Dataset Start Marker

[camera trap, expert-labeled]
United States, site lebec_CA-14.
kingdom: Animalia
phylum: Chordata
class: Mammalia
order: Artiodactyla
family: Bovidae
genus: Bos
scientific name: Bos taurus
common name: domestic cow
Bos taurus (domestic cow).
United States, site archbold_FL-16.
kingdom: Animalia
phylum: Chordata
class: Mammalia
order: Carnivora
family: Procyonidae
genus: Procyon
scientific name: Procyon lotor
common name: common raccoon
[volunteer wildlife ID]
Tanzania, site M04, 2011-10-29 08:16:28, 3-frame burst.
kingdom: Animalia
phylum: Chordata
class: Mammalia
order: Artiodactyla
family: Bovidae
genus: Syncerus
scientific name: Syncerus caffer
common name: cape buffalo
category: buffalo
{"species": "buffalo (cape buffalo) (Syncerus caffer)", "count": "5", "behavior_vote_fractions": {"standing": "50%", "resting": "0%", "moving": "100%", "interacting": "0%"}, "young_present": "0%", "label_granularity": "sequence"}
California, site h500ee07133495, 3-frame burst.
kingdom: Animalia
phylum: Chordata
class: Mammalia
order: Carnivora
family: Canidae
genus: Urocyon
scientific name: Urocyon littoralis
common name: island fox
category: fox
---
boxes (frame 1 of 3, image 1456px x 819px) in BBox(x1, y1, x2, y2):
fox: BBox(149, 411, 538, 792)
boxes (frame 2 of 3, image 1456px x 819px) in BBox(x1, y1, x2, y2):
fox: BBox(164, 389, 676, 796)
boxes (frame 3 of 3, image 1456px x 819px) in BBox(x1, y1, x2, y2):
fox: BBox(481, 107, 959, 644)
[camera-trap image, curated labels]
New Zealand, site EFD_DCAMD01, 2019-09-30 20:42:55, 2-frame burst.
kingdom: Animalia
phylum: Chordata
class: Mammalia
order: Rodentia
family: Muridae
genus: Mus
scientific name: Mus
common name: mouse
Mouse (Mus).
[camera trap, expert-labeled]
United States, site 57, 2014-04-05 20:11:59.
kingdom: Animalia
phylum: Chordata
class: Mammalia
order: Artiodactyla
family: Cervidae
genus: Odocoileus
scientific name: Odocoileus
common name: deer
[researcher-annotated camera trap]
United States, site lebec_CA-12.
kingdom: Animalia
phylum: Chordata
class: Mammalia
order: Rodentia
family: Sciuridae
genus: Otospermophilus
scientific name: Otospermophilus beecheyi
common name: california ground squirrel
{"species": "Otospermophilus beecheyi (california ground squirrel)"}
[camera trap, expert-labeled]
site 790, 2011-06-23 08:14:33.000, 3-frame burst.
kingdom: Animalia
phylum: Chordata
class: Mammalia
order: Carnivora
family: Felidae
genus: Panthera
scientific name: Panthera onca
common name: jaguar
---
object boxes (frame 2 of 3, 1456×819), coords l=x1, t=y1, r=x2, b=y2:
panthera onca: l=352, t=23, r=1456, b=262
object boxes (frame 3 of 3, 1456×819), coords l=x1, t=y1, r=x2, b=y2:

Dataset End Marker

> **Description of the task**: From the records above, how many lines include the word "cape"? Only the number is wanted.

> **Answer to this exercise**: 2